やがてルーシィにナツが次の依頼のことで話しかけているのをツナは見ていたが、ふと、山本が辺りをきょろきょろと見渡していることに気付くと首を傾げる。
「どうしたの、山本?」
「ん?ああ、なんか今日じーさん見ないなーって」
「え?あ、そういえば、そうだね」
その言葉に、ツナも辺りを見回す。
いつもの位置にマカロフはおらず、幾ら探してもその姿は見つけられなかった。
「マスターは定例会よ」
「定例会?」
聞き覚えの無い言葉にツナは首を傾げるが、獄寺が少し考えた後に呟く。
「……ギルドマスター同士の集まりか?」
「ええ、そうよ。

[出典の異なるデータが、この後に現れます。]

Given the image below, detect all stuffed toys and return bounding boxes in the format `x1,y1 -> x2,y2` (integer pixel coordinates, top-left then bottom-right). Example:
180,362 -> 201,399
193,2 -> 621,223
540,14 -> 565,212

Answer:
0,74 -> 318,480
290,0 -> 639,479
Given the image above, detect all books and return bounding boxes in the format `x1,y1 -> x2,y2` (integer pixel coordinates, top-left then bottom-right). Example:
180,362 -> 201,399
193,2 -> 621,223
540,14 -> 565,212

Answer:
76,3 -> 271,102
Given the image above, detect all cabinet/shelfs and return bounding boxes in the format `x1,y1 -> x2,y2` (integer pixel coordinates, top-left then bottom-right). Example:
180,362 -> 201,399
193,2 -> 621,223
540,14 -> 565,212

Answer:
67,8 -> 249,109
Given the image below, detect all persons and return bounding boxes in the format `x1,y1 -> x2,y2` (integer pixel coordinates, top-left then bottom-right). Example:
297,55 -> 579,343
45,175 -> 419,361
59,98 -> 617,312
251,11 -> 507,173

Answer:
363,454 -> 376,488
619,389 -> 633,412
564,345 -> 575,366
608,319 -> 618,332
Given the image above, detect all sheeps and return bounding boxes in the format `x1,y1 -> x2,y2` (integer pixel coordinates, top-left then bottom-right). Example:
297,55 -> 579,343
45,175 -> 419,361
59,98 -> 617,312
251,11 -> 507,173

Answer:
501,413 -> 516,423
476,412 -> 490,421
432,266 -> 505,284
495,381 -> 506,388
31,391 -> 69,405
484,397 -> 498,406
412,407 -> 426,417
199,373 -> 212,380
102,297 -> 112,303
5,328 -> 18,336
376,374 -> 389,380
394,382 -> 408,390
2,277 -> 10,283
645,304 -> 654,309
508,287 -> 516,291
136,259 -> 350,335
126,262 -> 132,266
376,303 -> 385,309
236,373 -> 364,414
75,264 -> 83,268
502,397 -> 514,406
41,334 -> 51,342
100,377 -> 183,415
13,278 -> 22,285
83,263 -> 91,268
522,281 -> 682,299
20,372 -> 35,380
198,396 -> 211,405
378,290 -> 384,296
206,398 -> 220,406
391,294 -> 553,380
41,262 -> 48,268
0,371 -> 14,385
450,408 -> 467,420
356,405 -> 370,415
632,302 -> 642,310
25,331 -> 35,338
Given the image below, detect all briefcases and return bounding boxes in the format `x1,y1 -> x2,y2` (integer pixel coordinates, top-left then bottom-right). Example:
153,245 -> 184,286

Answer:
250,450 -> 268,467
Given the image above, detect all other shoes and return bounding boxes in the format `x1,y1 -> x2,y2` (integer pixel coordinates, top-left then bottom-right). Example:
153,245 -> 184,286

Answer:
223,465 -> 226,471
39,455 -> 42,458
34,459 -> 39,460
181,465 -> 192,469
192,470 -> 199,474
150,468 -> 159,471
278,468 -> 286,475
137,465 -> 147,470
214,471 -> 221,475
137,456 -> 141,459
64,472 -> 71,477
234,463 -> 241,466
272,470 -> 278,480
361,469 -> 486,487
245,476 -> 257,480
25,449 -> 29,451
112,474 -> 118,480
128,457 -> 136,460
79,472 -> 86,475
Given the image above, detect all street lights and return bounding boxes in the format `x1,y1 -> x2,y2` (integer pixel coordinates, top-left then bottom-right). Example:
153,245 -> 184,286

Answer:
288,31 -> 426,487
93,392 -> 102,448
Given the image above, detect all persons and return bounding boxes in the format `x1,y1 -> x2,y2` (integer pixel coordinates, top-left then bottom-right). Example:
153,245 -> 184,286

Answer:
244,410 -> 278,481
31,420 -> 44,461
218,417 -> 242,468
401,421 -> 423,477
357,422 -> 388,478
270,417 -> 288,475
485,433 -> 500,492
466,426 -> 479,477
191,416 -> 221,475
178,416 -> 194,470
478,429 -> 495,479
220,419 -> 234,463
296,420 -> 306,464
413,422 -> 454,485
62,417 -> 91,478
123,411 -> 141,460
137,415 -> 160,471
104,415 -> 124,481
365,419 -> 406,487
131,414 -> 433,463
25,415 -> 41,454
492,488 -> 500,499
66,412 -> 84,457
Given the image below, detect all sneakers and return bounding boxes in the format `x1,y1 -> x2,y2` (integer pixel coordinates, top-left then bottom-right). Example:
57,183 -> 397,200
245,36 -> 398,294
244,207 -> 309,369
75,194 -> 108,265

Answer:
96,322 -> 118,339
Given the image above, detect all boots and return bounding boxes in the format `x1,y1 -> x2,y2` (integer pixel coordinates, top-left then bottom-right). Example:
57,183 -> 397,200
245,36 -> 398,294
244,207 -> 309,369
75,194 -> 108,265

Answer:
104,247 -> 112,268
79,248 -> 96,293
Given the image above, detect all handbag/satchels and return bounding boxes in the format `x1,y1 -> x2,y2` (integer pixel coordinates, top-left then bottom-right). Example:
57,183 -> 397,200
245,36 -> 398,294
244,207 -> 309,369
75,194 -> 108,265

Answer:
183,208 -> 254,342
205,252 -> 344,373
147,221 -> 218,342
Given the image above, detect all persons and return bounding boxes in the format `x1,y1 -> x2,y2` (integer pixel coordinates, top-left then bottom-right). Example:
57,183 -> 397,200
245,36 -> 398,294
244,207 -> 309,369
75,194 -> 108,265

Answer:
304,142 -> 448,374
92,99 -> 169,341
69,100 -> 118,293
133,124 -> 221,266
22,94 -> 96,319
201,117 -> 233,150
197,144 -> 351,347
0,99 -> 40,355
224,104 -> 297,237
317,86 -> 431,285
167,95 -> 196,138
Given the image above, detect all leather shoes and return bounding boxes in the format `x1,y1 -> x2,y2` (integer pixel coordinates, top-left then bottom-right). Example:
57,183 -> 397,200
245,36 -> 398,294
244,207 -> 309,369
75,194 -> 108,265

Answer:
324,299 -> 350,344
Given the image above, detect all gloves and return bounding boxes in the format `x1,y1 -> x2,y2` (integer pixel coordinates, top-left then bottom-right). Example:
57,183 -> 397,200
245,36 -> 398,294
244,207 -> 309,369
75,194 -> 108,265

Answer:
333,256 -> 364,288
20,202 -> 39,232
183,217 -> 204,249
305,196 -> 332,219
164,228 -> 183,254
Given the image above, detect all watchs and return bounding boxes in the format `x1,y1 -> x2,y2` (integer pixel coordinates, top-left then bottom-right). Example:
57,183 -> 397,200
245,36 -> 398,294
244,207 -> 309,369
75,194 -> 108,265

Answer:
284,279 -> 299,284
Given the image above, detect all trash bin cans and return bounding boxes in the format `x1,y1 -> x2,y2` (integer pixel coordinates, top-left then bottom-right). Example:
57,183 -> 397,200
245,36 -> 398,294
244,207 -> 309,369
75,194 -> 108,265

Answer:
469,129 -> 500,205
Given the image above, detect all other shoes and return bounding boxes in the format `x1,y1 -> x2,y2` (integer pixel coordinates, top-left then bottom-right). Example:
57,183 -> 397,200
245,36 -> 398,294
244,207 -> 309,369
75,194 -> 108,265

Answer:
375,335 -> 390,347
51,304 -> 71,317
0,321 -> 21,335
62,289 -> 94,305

だから帰ってくるのはもう少し先かしら」
「もう少し先って、そんなにその定例会って時間がかかるんですか?」
「ううん、此処から少し離れたクローバーの街で定例会があるから、その移動時間のせいね」
「そうなんですか……大変ですね、マカロフさん」
「それがマスターの仕事だからね」
仕事、という言葉でツナはある事を思い出す。
「あ、そういえば、ナツさん、ルーシィさん―――」
ギルドの仕事ってどんな感じなんですかと聞こうとしたツナが、二人の方を振り返る。
「だいたい金髪の女だったら誰でもよかったんでしょ!!」
「(いつの間にか修羅場!?)」
「何言ってんだ……その通りだ」
「(ナツさん―――!!!?)な、なんでこうなったの?」
「なんでも、依頼時に金髪の女が必要だったみたいで、それでああみたいっす」
「そ、そうなんだ……どうしよう、喧嘩を止めないと……」
「大丈夫っすよ、ただの痴話喧嘩みたいですし」
「ち、痴話喧嘩って……」
「あ、見てください、十代目」
獄寺の言葉に、ツナは振り返る。
「でもルーシィを選んだんだ、いい奴だから」
「う……」
屈託の無い笑顔を浮かべるナツと、ナツの言葉に何ともいえない表情を浮かべるルーシィ。
意図せず終わったらしい痴話喧嘩(?)に、ツナは知らないうちに安堵の息を吐いた。